You're asking the wrong question. Bear with me for a moment here :)

Google does its best to understand your site in a way that visitors to it will. It's only a bot, but it's pretty clever and the algorithms are constantly being updated.

If you want to game Google, it might work in the short term. But in the long term, it'll result in you ranking lower (all other things considered) than a site that correctly and semantically identifies its content.

You need to ask the question: what is an h3 for? It's to denote a heading, not the primary heading on a page and maybe not the second level either. But its right after that: a subheading which explains - in a phrase or very short sentence - what the piece of content that comes after it is about.

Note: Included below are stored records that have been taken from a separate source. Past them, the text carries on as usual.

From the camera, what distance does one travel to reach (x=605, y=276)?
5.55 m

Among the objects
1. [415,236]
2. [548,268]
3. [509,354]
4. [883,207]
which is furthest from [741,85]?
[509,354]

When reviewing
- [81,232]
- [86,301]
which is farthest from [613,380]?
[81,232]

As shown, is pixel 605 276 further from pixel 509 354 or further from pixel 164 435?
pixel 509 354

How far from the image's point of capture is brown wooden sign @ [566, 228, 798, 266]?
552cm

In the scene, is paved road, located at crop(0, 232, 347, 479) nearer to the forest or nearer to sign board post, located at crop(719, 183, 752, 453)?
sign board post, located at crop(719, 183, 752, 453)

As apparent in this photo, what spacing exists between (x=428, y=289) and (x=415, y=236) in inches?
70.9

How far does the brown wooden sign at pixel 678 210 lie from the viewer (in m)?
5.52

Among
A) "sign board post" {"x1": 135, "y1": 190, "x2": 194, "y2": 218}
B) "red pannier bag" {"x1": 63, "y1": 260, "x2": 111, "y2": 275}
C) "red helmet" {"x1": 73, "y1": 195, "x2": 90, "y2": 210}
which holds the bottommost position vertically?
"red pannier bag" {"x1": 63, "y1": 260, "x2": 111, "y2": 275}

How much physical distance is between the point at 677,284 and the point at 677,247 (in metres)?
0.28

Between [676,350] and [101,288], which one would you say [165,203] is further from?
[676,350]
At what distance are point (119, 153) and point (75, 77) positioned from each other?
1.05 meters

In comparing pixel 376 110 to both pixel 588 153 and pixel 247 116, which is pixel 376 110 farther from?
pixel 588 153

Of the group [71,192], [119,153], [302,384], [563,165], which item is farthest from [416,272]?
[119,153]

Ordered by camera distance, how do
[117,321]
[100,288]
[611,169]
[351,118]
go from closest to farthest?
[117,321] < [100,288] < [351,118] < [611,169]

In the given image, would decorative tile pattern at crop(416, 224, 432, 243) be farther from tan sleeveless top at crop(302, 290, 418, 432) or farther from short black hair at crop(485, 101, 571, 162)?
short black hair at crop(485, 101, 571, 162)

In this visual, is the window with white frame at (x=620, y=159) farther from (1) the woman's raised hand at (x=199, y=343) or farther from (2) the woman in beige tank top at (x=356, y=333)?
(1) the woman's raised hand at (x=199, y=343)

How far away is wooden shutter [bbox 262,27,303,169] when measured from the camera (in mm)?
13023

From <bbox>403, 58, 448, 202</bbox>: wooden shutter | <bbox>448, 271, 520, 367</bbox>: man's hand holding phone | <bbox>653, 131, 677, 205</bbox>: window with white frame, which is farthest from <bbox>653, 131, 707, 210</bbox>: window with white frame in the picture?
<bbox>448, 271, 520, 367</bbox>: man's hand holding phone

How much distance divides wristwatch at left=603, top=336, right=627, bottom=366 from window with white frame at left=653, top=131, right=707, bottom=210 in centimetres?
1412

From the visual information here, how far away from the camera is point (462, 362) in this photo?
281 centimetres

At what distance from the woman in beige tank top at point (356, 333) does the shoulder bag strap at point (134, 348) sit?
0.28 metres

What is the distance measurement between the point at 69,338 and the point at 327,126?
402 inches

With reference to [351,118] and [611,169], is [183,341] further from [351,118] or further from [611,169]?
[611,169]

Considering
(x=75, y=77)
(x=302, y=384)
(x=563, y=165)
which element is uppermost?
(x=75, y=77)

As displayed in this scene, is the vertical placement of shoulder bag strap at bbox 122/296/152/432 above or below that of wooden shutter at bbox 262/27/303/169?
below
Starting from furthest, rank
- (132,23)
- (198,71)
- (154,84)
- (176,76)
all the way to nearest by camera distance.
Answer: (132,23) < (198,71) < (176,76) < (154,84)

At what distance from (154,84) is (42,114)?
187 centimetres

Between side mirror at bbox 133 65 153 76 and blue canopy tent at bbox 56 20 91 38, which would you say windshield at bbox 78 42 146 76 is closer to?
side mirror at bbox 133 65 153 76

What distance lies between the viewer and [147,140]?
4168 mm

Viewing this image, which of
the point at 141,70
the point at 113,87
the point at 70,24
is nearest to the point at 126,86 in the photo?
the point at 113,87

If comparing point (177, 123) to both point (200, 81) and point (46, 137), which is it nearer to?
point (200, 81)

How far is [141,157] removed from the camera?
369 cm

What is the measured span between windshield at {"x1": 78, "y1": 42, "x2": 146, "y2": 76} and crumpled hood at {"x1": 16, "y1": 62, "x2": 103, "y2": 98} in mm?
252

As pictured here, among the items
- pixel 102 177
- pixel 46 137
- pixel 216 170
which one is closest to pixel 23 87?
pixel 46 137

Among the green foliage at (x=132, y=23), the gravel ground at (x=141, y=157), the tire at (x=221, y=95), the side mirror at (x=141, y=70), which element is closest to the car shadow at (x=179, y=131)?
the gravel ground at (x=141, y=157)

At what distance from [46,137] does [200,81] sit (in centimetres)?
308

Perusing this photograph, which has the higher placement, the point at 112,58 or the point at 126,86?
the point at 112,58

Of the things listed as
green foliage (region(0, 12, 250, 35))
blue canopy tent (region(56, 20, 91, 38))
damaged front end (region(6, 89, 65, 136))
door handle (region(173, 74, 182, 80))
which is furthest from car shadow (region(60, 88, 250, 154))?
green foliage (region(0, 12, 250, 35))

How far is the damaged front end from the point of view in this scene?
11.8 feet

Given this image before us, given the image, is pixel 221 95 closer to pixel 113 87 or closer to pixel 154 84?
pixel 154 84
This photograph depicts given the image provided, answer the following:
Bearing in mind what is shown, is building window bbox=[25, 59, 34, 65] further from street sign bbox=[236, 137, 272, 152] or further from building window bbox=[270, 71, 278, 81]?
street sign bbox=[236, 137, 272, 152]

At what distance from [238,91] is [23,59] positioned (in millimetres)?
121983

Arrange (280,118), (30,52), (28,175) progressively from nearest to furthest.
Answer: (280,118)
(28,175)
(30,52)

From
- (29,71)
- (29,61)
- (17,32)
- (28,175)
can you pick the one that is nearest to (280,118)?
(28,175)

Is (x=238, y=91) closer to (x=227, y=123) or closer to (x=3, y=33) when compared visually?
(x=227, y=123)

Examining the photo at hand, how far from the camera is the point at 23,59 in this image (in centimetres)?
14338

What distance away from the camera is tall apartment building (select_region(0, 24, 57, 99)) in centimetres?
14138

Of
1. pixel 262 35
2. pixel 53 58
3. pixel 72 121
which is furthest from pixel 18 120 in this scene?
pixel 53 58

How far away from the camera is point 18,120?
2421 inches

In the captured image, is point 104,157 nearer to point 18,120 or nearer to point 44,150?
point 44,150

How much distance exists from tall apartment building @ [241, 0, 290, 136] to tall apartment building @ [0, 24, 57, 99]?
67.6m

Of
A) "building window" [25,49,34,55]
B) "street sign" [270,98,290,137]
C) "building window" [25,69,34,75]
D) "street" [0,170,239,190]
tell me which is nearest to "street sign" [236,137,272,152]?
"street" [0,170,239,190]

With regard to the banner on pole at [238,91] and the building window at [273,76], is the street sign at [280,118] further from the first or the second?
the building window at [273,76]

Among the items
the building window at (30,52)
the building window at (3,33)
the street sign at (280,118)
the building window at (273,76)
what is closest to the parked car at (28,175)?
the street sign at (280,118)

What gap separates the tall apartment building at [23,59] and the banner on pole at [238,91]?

Consider a page with a bunch of (sub)headings with no (or very little) content between them. How might Googlebot interpret this?

Perhaps:


a page with lots of big text but not much useful content
a partly-written page with the heading structure laid out but the content to come later
an attempt to game the search results


It's unlikely to treat it as "great content which should rank higher" because where is the content?

Now, if you had a short and sharp subheading that described each testimonial and displayed the testimonial text under that, you'd be getting the point across that you want to. :)

The moral is: think first about how your page reads to a visitor. Do that right, mark it up semantically, and for most purposes, Google will rank you as appropriate.